Der Margueritenstoff – es ist der Margueritenstoff, den Mareike in ihren Händen hält.

„Er ist ja noch schöner als damals, Mutter! Und ich hatte ja keine Ahnung, dass er mein Katzentisch sein sollte… Anita! Hör auf zu weinen – willst du – willst du vielleicht lieber diesen haben? Komm, wir tauschen.“

Anita ist beschämt, als Mareike sie spielerisch in den blauen Stoff einwickelt, die Hände der kleinen Schwester liegen so lieb auf ihren Schultern. „Nett siehst du darin aus, Anita!“

„Aber – der andere Stoff ist grau, Mareike“, sagte sie unglücklich.

„Es sind ja gelbe Sonnenpunkte darin“, antwortet Mareike.

Es klingt kläglich und tapfer zugleich.
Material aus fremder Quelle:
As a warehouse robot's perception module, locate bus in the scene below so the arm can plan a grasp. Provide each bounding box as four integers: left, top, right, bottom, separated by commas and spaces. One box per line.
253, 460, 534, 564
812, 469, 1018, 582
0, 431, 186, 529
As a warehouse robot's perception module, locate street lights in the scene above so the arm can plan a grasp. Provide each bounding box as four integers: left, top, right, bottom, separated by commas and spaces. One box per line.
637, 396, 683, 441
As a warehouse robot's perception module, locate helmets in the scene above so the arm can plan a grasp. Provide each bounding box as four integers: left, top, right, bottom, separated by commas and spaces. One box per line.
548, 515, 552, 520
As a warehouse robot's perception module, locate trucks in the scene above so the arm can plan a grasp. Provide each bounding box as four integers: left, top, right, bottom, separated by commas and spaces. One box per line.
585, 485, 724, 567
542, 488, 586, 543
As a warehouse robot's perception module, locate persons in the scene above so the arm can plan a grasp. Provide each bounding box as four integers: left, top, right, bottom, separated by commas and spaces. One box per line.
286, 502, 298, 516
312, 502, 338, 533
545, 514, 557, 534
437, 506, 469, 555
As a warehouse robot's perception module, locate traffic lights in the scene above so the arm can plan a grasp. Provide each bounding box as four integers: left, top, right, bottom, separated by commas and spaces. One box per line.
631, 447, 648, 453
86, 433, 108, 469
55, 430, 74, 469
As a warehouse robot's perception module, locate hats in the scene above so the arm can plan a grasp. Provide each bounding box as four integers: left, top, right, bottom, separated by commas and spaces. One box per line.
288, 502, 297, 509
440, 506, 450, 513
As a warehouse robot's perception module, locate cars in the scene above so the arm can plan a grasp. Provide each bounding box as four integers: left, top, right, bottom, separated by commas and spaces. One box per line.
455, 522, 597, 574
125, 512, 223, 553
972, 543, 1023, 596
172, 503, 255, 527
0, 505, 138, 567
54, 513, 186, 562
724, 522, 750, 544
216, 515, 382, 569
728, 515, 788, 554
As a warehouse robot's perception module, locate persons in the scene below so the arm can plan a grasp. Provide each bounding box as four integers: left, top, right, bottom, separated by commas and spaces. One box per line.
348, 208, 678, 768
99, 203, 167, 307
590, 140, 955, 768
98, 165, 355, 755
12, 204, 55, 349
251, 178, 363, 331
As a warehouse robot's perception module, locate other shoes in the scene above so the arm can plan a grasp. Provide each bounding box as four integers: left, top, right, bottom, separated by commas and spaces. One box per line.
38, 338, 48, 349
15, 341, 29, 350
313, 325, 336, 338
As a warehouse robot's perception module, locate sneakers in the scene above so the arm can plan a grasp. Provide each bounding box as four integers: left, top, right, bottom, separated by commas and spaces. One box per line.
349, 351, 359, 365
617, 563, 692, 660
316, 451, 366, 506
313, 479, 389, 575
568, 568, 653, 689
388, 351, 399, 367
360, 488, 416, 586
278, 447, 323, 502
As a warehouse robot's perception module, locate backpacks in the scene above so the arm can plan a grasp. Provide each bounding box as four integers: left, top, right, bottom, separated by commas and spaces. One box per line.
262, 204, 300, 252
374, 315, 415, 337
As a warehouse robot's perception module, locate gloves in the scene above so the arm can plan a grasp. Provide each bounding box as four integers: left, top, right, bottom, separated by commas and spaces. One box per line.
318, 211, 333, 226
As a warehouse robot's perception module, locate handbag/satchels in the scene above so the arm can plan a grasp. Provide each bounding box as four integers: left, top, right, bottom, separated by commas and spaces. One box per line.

Die Mutter sieht jetzt aus, als hätte sie in einen Abgrund geschaut.

Da gibt sich Anita einen Ruck, wickelt sich aus dem blauen Margueritenstoff wieder heraus, faltet ihn ordentlich wieder zusammen. „Danke, Mareike“, sagt sie. „Aber das kommt nicht in Frage. Mutter wird mir aus dem grauen Stoff sehr bald ein Kleid nähen. Nicht wahr, Mutter? Es soll mich manchmal an etwas erinnern.“

Jetzt sieht die Mutter aus, als hätte Anita aus eigener Kraft eine Brücke über den Abgrund gebaut. Anita selbst hat das Gefühl, als sei sie in diesen letzten fünf Minuten gewachsen, über den Rand ihres Neides hinweg und auf Mareike zu.

Dies wird ein guter Geburtstag.

Cili Wethekam

Michael Ende; Irmela Brender (Hrsg.): Bei uns zu Hause und Anderswo.